** BEGIN DATASET RECORDS **
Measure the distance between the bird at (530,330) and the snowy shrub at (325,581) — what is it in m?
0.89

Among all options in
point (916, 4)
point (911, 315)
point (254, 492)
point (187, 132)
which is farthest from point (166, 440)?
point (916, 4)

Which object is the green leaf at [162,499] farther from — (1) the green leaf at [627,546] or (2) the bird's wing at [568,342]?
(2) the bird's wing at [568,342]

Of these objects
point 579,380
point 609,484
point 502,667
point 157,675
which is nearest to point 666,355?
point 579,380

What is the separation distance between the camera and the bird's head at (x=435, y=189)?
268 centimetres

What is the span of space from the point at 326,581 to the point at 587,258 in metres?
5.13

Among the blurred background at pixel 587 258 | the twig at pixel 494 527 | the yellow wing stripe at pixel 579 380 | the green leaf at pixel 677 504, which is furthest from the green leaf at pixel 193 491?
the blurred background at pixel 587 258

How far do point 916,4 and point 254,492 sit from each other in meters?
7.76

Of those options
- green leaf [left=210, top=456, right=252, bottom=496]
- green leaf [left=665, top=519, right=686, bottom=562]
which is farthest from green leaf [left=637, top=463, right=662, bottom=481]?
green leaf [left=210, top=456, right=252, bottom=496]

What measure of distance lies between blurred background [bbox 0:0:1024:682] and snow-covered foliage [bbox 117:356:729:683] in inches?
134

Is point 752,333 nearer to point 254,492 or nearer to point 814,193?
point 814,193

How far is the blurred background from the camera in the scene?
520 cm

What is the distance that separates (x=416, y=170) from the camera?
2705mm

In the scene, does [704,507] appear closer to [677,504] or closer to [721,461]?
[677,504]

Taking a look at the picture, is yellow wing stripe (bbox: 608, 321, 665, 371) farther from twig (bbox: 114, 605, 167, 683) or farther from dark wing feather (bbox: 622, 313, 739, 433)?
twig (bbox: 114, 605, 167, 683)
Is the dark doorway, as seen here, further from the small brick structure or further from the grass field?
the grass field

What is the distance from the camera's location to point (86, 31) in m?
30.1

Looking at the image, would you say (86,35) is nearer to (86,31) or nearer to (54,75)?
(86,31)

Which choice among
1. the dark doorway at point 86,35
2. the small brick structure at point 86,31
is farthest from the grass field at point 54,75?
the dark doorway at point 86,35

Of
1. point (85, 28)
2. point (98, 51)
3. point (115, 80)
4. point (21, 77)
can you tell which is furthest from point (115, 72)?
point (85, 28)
** END DATASET RECORDS **
_SHORT TASK_. From the line containing "What measure of" through the closing line of the material above, return every line exactly and omit all others.

_FINAL ANSWER_.
What measure of distance lies between blurred background [bbox 0:0:1024:682] and snow-covered foliage [bbox 117:356:729:683] in inches?
134

Is point 752,333 nearer to point 254,492 or nearer to point 814,193?
point 814,193

How far is the blurred background from the camera in the scene?
520 cm

What is the distance that separates (x=416, y=170) from the camera?
2705mm

In the scene, does [704,507] appear closer to [677,504] or closer to [721,461]?
[677,504]

Taking a look at the picture, is yellow wing stripe (bbox: 608, 321, 665, 371) farther from twig (bbox: 114, 605, 167, 683) or farther from dark wing feather (bbox: 622, 313, 739, 433)?
twig (bbox: 114, 605, 167, 683)
Is the dark doorway, as seen here, further from the small brick structure or further from the grass field?
the grass field

What is the distance from the camera's location to point (86, 31) in m?
30.1

Looking at the image, would you say (86,35) is nearer to (86,31) or nearer to (54,75)?
(86,31)

Which choice among
1. the dark doorway at point 86,35
2. the small brick structure at point 86,31
is farthest from the grass field at point 54,75?
the dark doorway at point 86,35

Of
1. point (85, 28)
2. point (98, 51)
3. point (115, 80)
4. point (21, 77)
can you tell which is furthest from point (115, 72)?
point (85, 28)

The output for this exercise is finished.